From the items below, pick out every line containing the string "bottom" and copy each one. The match is case-sensitive.

- _Supplied records_:

○ ○ ○ ○ ○ ○ ○

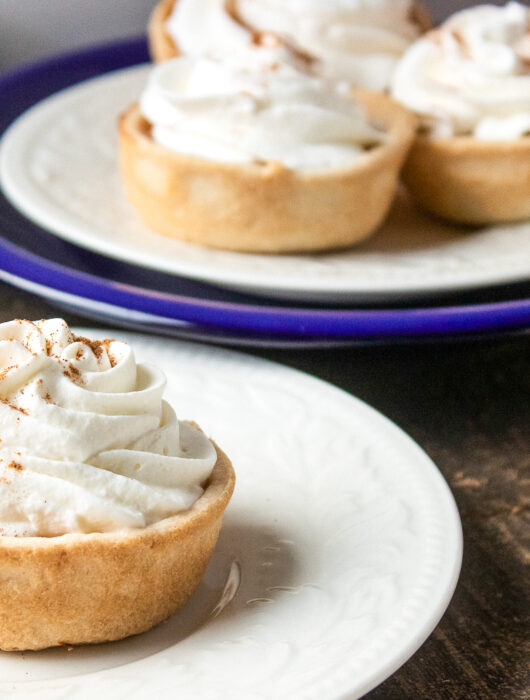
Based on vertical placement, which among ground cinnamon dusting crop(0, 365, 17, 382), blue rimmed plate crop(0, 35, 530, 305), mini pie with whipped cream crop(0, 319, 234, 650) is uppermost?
ground cinnamon dusting crop(0, 365, 17, 382)

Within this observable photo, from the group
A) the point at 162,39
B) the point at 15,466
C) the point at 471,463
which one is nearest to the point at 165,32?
the point at 162,39

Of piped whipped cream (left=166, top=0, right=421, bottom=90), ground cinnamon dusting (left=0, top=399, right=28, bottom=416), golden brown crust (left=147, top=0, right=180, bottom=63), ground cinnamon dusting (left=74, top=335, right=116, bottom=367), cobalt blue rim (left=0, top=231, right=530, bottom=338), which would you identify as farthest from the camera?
golden brown crust (left=147, top=0, right=180, bottom=63)

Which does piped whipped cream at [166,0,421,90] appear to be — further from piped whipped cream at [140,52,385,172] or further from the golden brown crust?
piped whipped cream at [140,52,385,172]

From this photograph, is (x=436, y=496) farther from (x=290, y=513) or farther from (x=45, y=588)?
(x=45, y=588)

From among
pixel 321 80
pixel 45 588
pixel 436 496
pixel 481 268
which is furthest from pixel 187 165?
pixel 45 588

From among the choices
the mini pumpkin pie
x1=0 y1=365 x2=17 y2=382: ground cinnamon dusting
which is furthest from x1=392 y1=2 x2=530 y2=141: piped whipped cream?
x1=0 y1=365 x2=17 y2=382: ground cinnamon dusting

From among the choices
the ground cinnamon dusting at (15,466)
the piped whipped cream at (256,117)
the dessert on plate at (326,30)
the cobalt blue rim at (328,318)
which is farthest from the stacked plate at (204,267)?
the ground cinnamon dusting at (15,466)

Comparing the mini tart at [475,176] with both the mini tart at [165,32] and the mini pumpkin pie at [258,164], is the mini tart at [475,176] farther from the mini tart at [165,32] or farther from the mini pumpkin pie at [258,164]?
the mini tart at [165,32]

○ ○ ○ ○ ○ ○ ○

- _Completed exercise_:
Of piped whipped cream (left=166, top=0, right=421, bottom=90), ground cinnamon dusting (left=0, top=399, right=28, bottom=416), golden brown crust (left=147, top=0, right=180, bottom=63), ground cinnamon dusting (left=74, top=335, right=116, bottom=367), cobalt blue rim (left=0, top=231, right=530, bottom=338), which would you identify as farthest from the camera?
golden brown crust (left=147, top=0, right=180, bottom=63)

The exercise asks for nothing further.